--- WHAT IS NEEDED ---
Rewrite the part of the listing below that begins at the line containing "In order from nearest to furthest, list" and ends after the line containing "by camera distance.", changing "floating vegetation" to "drifting plants" and leaving everything else as it is.

--- DATASET ---

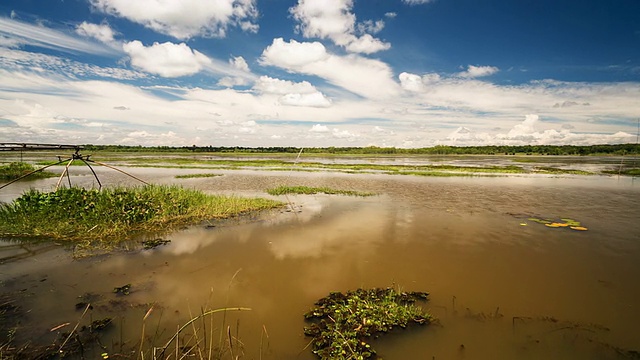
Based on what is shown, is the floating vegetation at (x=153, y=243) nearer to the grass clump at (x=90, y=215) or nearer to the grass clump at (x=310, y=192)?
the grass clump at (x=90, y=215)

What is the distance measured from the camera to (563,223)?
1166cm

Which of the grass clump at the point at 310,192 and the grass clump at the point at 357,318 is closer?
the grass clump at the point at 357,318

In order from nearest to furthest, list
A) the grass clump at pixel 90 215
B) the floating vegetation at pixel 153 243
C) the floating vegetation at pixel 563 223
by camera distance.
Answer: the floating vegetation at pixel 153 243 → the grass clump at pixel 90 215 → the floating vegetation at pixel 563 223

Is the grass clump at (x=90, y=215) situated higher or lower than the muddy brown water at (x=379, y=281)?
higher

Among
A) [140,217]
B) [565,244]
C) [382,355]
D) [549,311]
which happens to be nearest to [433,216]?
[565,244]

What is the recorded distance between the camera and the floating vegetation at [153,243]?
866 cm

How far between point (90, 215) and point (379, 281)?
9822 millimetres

--- SOLUTION FOR THIS PROBLEM ---
In order from nearest to furthest, list
A) the grass clump at pixel 90 215
B) the drifting plants at pixel 153 243
C) the drifting plants at pixel 563 223
by camera distance.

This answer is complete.